Com o anúncio, a intenção do governador Romeu Zema é permitir que o público conheça e usufrua do espaço, que também conta com projeto paisagístico de Burle Marx. De acordo com Zema, o palácio será voltado para receber eventos e visitação pública.
"Suponho que 99% do público que visita a Casa Cor não conhecia o Palácio das Mangabeiras antes. E penso que nada justifica alguém que está à frente de um Estado com seriíssimos problemas financeiros morar numa estrutura que onera o povo que muitas vezes passa dificuldades", afirma Zema.

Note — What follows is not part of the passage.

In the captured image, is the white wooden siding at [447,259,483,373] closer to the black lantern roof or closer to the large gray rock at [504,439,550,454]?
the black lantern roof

O governador de Minas Gerais nunca chegou a morar no imóvel, residência oficial dos chefes do executivo. Romeu Zema reside em casa alugada e custeada com recursos próprios desde que assumiu o cargo. "Estamos colocando um equipamento público à disposição da população e não para ostentação e criação de privilégios", defende.
Economia e eficiência
A Companhia de Desenvolvimento de Minas Gerais (Codemge)administra o Palácio das Mangabeiras, por meio de convênio, desde 2019, por determinação do governador Romeu Zema, com o objetivo de implementar ações que agreguem eficiência na administração do espaço, aproveitamento do imóvel e boa gestão dos recursos públicos. A economia para o Governo do Estado, por não utilizar o local, é de R$ 3,3 milhões por ano.
Agenda permanente
Mateus Quintela, diretor de administração e finanças da Codemge, destaca que a abertura perene do espaço era uma das prioridades da atual gestão.
"O Palácio das Mangabeiras é um espaço único e relevante que, fechado, deprecia e gera despesas, além de não criar nenhum valor para a população mineira. Diversas ações estão sendo pensadas em colaboração com a Multicult e estamos muito próximos de chegar ao modelo de utilização do espaço que o valorizará, além de neutralizar despesas atuais", observa.
Quintela afirma que a ideia é promover uma agenda permanente de eventos para que, ao longo do ano, os mais diversos públicos possam usufruir do espaço.
A Multicult Promoções, organizadora da CasaCor Minas, é a atual gestora do espaço e responde pelos gastos com manutenção. A empresa promotora deste e de outros eventos atua para empreender projetos nas áreas de cultura, arquitetura, design, gastronomia e urbanismo, e iniciativas que contribuam para a preservação da memória e da identidade urbana.
Arte
O secretário de Estado de Cultura e Turismo, Leônidas Oliveira, ressalta a iniciativa do governador de abrir espaços que serão ressignificados pelo público e pelos artistas.
"Realmente é um exemplo destinar um palácio, um palácio residencial, para uso coletivo. Nada melhor que a arte e a cultura fazendo desse uso coletivo sinal dos novos tempos", reforça.
Ainda segundo o secretário, a ação representa o início de um novo tempo para o Palácio das Mangabeiras. “Para além da Casa Cor, que o espaço possa ser cada vez mais objeto de visitação e estar cada vez mais próximo às pessoas”, projeta.